SELECT PLAN_TABLE_OUTPUT FROM TABLE(DBMS_XPLAN.DISPLAY());
----------------------------------------------------------------------------
| Id  | Operation          | Name  | Rows  | Bytes | Cost (%CPU)| Time     |
----------------------------------------------------------------------------
|   0 | SELECT STATEMENT   |       |   133 |  2394 |    69   (2)| 00:00:01 |
|   1 |  HASH GROUP BY     |       |   133 |  2394 |    69   (2)| 00:00:01 |
|*  2 |   TABLE ACCESS FULL| USAGE |  9505 |   167K|    68   (0)| 00:00:01 |
----------------------------------------------------------------------------

My question is, why does it happen? I would expect Oracle to use INDEX RANGE SCAN, no matter what the value is.

My database is Oracle 11g


Solution

  • the optimizer may decide whether to use or not to use an individual index depending on the amount of the data, for huge set of data the full-scan is preferred rather than the index range scan.
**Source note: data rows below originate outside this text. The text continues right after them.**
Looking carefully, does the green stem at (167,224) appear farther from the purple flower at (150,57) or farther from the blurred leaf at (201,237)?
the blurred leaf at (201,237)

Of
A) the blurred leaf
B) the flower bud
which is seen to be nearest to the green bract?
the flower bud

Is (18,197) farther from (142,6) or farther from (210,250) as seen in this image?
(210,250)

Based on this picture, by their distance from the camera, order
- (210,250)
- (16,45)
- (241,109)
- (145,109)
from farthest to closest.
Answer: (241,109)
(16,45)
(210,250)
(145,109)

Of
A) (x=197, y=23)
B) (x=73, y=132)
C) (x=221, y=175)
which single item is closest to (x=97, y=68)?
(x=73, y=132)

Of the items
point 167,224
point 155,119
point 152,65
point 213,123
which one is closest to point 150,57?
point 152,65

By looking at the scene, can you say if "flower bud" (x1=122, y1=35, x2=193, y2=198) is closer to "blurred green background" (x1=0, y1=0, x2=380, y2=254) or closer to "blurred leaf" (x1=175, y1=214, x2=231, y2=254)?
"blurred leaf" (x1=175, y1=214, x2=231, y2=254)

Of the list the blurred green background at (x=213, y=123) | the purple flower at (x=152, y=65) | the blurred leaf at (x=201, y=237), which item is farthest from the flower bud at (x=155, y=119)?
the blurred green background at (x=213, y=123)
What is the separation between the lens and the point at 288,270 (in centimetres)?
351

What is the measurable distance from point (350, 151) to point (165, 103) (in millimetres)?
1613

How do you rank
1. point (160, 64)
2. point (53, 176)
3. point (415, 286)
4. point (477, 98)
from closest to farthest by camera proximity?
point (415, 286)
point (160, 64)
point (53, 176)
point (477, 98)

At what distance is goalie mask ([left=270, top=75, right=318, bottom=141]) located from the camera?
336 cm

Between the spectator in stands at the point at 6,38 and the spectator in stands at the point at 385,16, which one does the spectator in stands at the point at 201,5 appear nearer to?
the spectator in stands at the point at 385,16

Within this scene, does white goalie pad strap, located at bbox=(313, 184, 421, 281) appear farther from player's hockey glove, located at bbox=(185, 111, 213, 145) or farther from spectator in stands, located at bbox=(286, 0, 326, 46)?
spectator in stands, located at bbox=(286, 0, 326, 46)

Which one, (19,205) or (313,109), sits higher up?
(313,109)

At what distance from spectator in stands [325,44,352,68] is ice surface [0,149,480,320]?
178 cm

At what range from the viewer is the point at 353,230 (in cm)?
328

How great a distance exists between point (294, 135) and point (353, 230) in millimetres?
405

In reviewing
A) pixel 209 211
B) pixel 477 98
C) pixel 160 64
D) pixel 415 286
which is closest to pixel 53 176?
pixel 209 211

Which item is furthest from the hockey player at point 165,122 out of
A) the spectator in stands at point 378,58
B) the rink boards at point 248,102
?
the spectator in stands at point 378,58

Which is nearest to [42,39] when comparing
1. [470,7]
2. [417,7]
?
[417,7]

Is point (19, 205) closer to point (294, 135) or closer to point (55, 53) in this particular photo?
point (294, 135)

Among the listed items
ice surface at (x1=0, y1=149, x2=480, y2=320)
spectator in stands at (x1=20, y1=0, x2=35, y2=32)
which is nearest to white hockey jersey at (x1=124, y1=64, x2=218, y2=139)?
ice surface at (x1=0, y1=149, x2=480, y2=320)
    Your second case seems scanning a bigger data set as being the interval is longer.

    As an example, try to restrict your scans for only one-month period

    Q1 :

    select usg.period, sum(usg.download)
      from usage usg
     where usg.period between timestamp'2017-11-01 00:00:00' and timestamp'2017-11-30 00:00:00'
     group by usg.period;
    

    and

    Q2 :

    select usg.period, sum(usg.download)
     from usage usg
     where usg.period between timestamp'2018-11-01 00:00:00' and timestamp'2018-11-30 00:00:00'
        group by usg.period;
    

    for both queries Q1 and Q2, you most probably can see a index range scan with close values of costs depending on the homogeneously populated data for the table. The indexes are mostly good for small number of rows.